# Partner Patagónica = Berlingo



## DOSMETROS (Ago 1, 2010)

Peugeot lanza la nueva Partnet Patagónica, hecha en la Planta de Palomar (Villa Bosch) y montada sobre el mismo casco que la Berlingo Citroen.

http://www.cronista.com/notas/229711-peugeot-lanza-la-nueva-partner-patagonica

http://argentinaautoblog.blogspot.com/2010/03/primicia-peugeot-ensaya-una-version.html









Saludos !


----------



## HADES (Ago 1, 2010)

O sea que es un auto de la Industria Automtriz Argentina???


----------



## DOSMETROS (Ago 1, 2010)

No , se trata de un restyling super similar al que se comercializa en Europa desde hace casi diez años.

Tarea:
Responde estas preguntas a partir del hilo:
(a) ¿En qué planta se fabrica la nueva Partner Patagónica?
(b) ¿Sobre el casco de qué vehículo está montada?
(c) Según la última respuesta, ¿desde hace cuánto se vende en Europa un restyling muy similar?

Entradas de datos almacenados
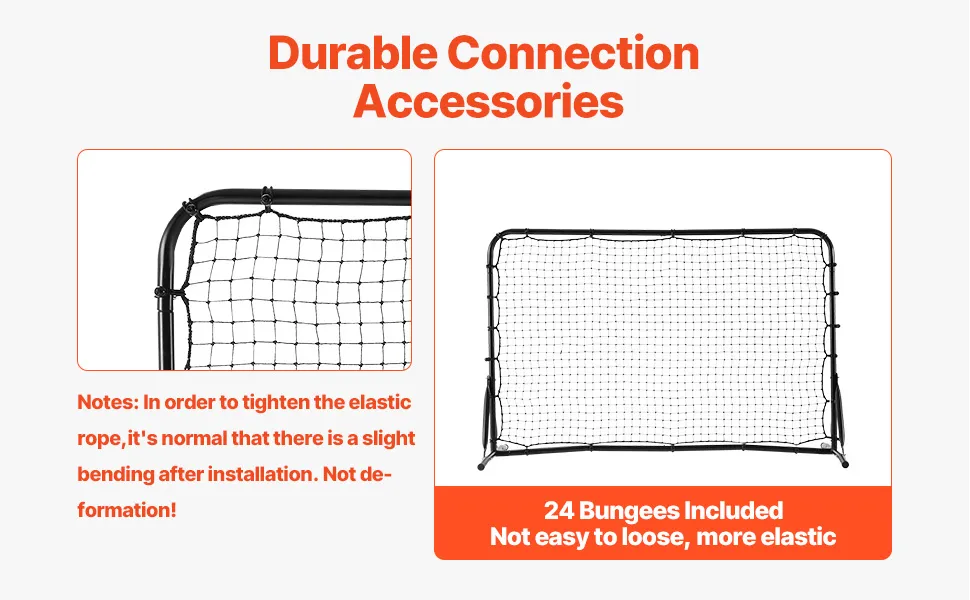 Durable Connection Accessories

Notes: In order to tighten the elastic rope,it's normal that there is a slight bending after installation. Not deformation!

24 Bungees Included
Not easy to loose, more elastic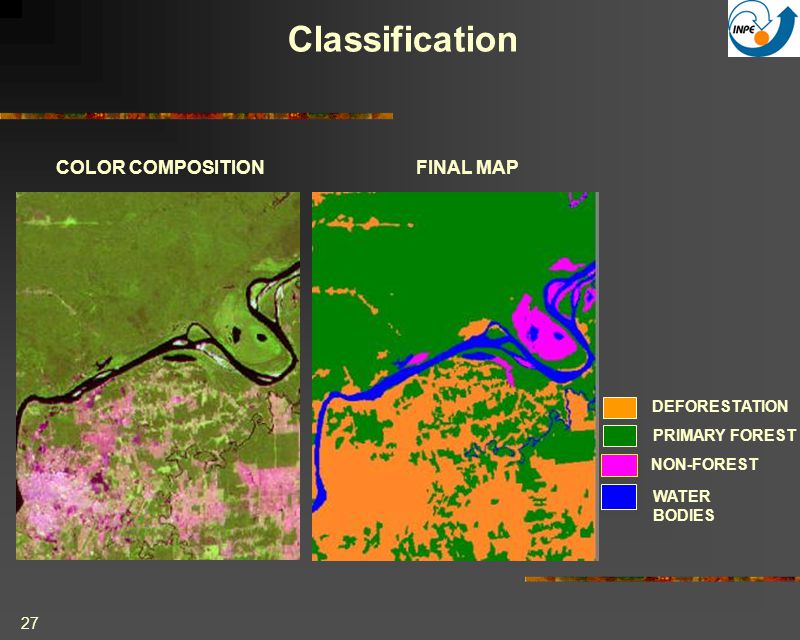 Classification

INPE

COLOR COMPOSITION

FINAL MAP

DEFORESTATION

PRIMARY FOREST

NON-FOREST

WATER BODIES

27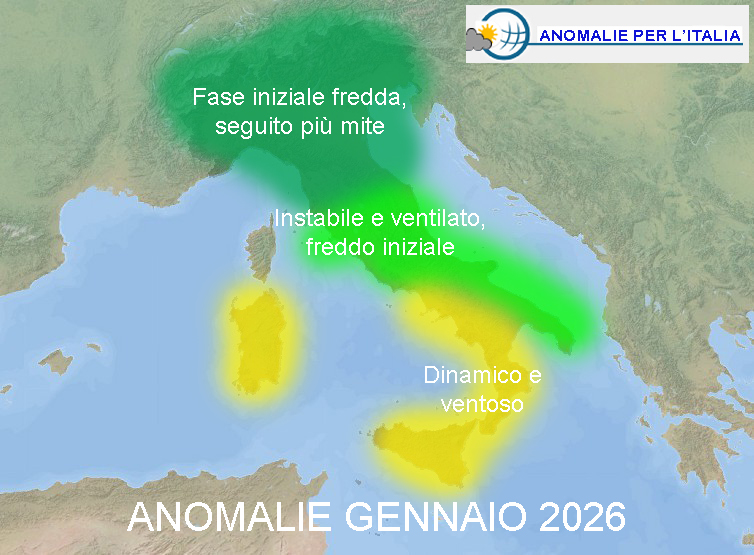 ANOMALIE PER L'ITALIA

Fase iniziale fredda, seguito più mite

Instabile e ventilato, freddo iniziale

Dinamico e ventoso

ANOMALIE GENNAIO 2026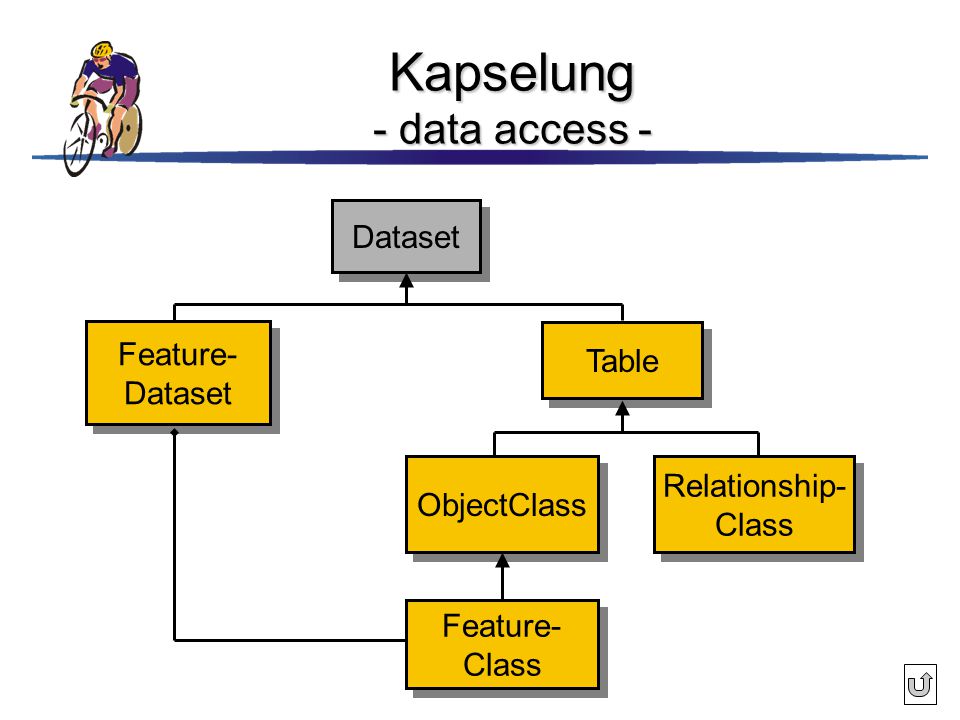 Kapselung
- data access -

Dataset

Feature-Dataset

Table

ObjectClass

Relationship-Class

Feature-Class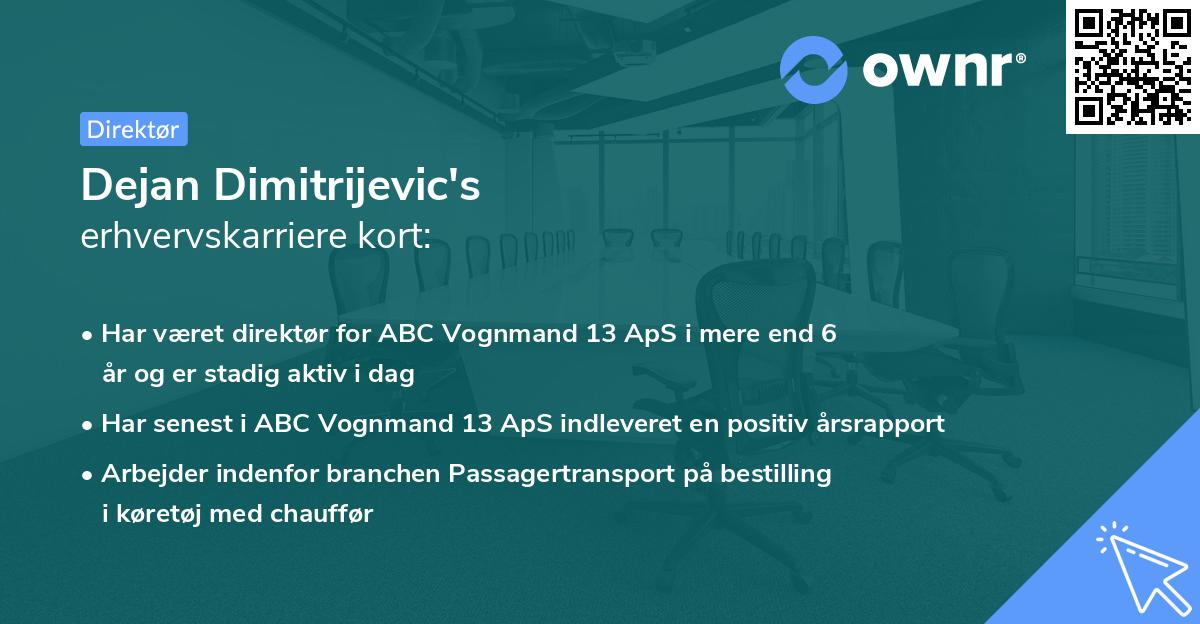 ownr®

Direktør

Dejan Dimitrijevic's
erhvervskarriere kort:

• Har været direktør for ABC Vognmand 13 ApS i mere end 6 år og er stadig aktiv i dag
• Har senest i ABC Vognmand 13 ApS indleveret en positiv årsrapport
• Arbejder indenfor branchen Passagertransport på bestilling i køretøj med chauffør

Respuesta:
(a) En la Planta de Palomar (Villa Bosch).
(b) Sobre el mismo casco que la Berlingo Citroen.
(c) Desde hace casi diez años.